**Excerto de texto:**
Adiante, como disse, esta visão de Picasso leva-nos a colocar algumas questões, questões essas a que o próprio decerto gostaria de dar resposta, mas parece que não pode neste momento que está ocupado a desfazer-se em pó, se ainda não o está já! Vamos lá então, por ordem de profundeza de espírito das mesmas…
1) Picasso admite que não há pintura abstracta. No entanto, não se refere a mais nenhum tipo de arte. Pelo que: ou a pintura é um exemplo e toda a arte obedece a esta proposição; ou a pintura é uma excepção e a restante arte pode ser abstracta. Esta hipótese talvez fosse à partida a mais verosímil, visto que a pintura parece ser a única forma de arte com telas… por outro lado, o teatro e o bailado têm palcos, o cinema a tela da projecção, a música um certo número de notas, a fotografia… hmmm…
2) Se o pintor está limitado pelas quatro linhas da tela, então Picasso:
a) usou as telas quadriláteras como modelo para pintura, embora pressupondo que possa haver outras formas geométricas onde pintar;
b) esqueceu-se completamente disso, ainda para mais não havia então o graffiti como acontece hoje, nas paredes, nas carruagens, num sem número de telas ocasionais (sim, o graffiti é uma arte por si mesma, fazê-lo em locais que são interditos por lei é que se torna vandalismo)
3) Se se considerar a arte como uma forma de ver o mundo, e considerando a pintura como um exemplo de toda a arte, então Picasso considerava que o mundo não tinha abstracção pura? Ou seja, é impossível ao mundo existir sem ter certos cânones onde se possa encaixar, negando assim um Caos absoluto? Quase tão importante como isso, fazendo a transposição entre arte e mundo, então o mundo, na visão de Picasso, é também delimitado por quatro linhas, sendo portanto quadrilátero? (Ouvi dizer também que uns tipos provaram há uns séculos que afinal é esférico) E, nesse caso, visto que temos noção de três dimensões, não seria, isso sim, cúbico? Partindo do pressuposto que a resposta às últimas duas questões é Sim, mas Picasso era doido, ou quê?
4) Será que Picasso, tal como fizemos aqui nós, considerava, de facto, a arte como uma forma de ver o mundo, ou como um seu reflexo, ou considerava-a como uma coisa subsistente de per si? Considerando como correcta uma das primeiras duas opções, estaria a falar de um mundo-universo, ou do mundo-humano, isto é, de todas as coisas que existem, ou apenas da humanidade no meio desse todo?
5) Concluindo, considerando todas estas considerações, não deveremos nós considerar que os limites da tela, que os limites da arte, seja ela qual for, que os limites do mundo, que todos e quaisquer limites são apenas os limites inexoráveis da mente humana? E, assim, não variarão o mundo, a arte, a tela, de tamanho conforme os limites de cada um? Porque cada indivíduo humano desenha na tela em branco dos dias a obra-prima da sua vida, em pinceladas comandadas por aquilo que ele é no pensamento e na alma, porque, parafraseando Pessoa, não somos da nossa altura, mas sim do tamanho de tudo aquilo que conseguimos ver, e cada um de nós vê aquilo para que está preparado, e/ou para que se quer preparar.

**Material fornecido:**
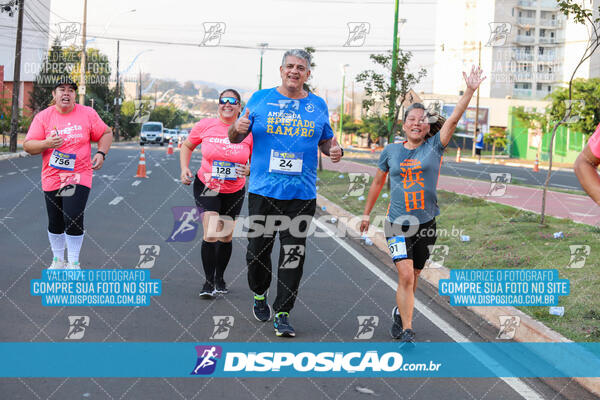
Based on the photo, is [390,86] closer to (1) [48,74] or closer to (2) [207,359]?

**O que fazer:**
(A) Volte a escrever sem alterações a parte do excerto sobre Picasso que começa em "4) Será que" e segue até "meio desse todo?".
(B) Segundo o excerto sobre Picasso, em que se torna o graffiti quando é feito em locais interditos por lei?

**Respostas:**
(A)
4) Será que Picasso, tal como fizemos aqui nós, considerava, de facto, a arte como uma forma de ver o mundo, ou como um seu reflexo, ou considerava-a como uma coisa subsistente de per si? Considerando como correcta uma das primeiras duas opções, estaria a falar de um mundo-universo, ou do mundo-humano, isto é, de todas as coisas que existem, ou apenas da humanidade no meio desse todo?

(B) Torna-se vandalismo.